__Extrait du document__:

==================================================

Le groupuscule antinationaliste semble ainsi dire que le vrai problème politique est surtout l’existence du FN et de sa cheffe. Même son de cloche chez Judith Lussier, qui s’indigne moins sur Bruxelles que du fait que Le Pen obtienne des tribunes : « TVA Nouvelles devait-elle recevoir en entrevue Marine Le Pen alors que les braises des attentats de Bruxelles n’étaient même pas éteintes ? » La chroniqueuse s’indigne aussi du fait que le propos de Le Pen convainque des gens :

Chaque attentat terroriste est l’occasion pour l’extrême-droite de laisser entendre que son agenda politique – qui consiste essentiellement à bafouer les droits des minorités religieuses et ethniques pour donner à la majorité une impression de sécurité – est la solution à la terreur. […] Le message de Marine Le Pen passe. Même chez nous5.

On voit que pour ces militants, il y a mieux à dénoncer que des gens prêts à commettre des meurtres de masses.

Ces réactions ont toutes deux éléments en commun. Le premier est qu’elles dissocient complètement islam radical et terrorisme. Les attentats se retrouvent décrits comme de malheureux accidents, sans lien avec l’idéologie islamiste, radicale et haineuse de leurs auteurs. Le deuxième élément est que les causes du terrorisme sont alors décrites comme étant occidentales. Cette posture antinationaliste semble postuler que le terrorisme est exclusivement causé par les préjugés et politiques du monde occidental. Alors que le terroriste islamiste et sa foi aberrante6 sont disculpés de leurs actes, le citoyen occidental est implicitement accusé de solidarité avec les politiques occidentales intrusives déployées au Moyen-Orient ainsi qu’avec les politiques internes de ses gouvernements. Voilà où se trouve l’amalgame antinationaliste. Il prend un pays occidental frappé par le terrorisme et rend tous ses citoyens coresponsables des décisions politiques de son gouvernement, ainsi que complices coupables des propos d’un parti d’extrême-droite. Les communautés musulmanes se retrouvent ainsi homogénéisées, innocentées et idéalisées, alors que les communautés occidentales se retrouvent culpabilisées, coresponsables, voire décrites comme auteures réelles des attentats qui les affligent.

==================================================

(Relevés de questions sur des scènes)
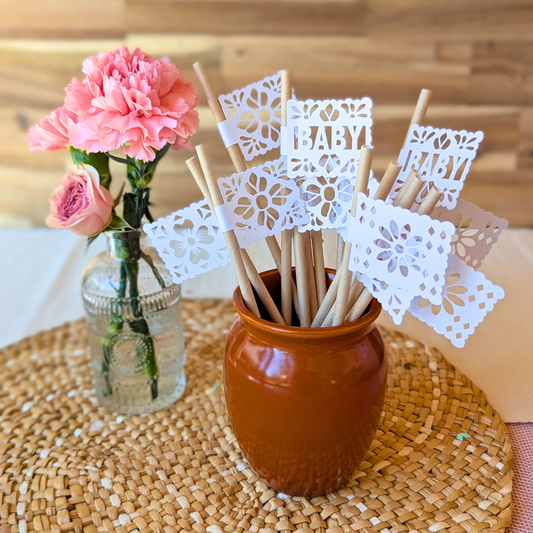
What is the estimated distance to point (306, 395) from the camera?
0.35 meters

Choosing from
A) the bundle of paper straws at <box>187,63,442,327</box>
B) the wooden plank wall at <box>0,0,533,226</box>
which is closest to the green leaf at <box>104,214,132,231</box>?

==================================================

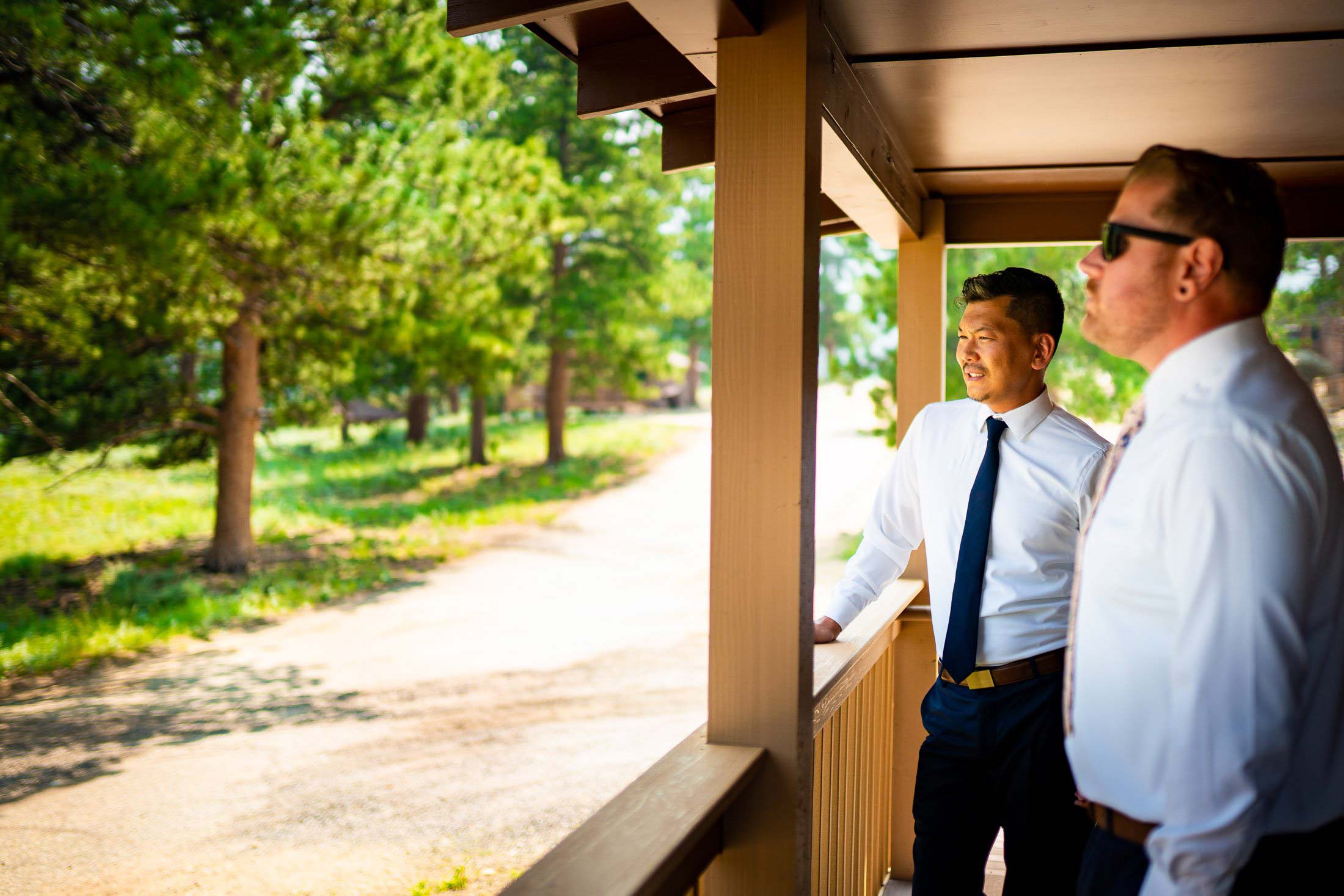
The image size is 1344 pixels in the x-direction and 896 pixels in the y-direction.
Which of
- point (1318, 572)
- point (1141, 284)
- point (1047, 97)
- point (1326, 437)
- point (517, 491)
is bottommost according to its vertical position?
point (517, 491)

==================================================

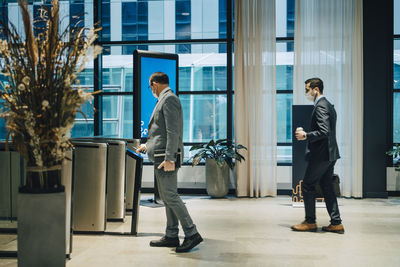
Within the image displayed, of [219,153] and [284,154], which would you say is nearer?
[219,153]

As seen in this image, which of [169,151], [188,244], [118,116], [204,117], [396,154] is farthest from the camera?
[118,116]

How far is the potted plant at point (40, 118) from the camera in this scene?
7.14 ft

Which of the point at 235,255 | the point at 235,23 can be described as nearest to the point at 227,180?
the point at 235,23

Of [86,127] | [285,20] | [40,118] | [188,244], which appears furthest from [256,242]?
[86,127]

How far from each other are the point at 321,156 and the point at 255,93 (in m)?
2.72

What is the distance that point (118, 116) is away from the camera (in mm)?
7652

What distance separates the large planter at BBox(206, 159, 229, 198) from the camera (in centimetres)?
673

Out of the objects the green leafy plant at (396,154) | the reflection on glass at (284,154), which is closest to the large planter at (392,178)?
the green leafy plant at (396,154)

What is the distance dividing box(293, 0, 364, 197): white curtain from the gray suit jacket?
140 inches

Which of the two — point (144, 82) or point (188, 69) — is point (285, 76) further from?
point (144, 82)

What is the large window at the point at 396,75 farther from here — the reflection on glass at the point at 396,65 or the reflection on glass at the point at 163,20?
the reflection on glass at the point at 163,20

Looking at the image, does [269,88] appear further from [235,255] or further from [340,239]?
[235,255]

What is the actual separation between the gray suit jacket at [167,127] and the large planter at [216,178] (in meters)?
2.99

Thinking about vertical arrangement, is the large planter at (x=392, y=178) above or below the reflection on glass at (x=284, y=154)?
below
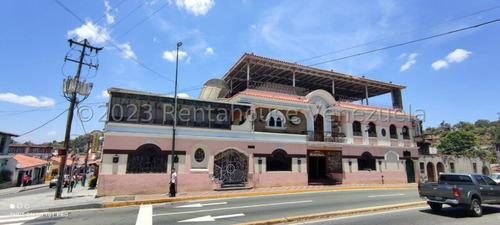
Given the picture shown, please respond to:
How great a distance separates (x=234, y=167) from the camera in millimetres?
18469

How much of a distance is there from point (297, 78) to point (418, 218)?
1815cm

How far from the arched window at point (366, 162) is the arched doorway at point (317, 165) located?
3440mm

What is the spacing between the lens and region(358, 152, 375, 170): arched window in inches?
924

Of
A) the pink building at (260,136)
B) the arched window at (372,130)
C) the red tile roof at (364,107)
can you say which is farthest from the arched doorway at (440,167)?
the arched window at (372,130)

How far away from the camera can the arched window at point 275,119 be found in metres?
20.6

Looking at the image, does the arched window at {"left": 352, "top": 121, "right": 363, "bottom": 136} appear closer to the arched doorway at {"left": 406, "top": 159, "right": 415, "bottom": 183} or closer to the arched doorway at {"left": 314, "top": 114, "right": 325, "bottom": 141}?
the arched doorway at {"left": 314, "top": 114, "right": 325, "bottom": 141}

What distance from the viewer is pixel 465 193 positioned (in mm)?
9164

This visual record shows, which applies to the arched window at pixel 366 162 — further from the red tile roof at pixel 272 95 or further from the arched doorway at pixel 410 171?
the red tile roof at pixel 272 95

==================================================

__Consignes de travail__: Dans l'extrait sur les réactions aux attentats, remplacez « militants » par « activistes » et recopiez le passage qui commence aux mots « Chaque attentat terroriste » et s'arrête après « meurtres de masses. ».

__La réponse__:
Chaque attentat terroriste est l’occasion pour l’extrême-droite de laisser entendre que son agenda politique – qui consiste essentiellement à bafouer les droits des minorités religieuses et ethniques pour donner à la majorité une impression de sécurité – est la solution à la terreur. […] Le message de Marine Le Pen passe. Même chez nous5.

On voit que pour ces activistes, il y a mieux à dénoncer que des gens prêts à commettre des meurtres de masses.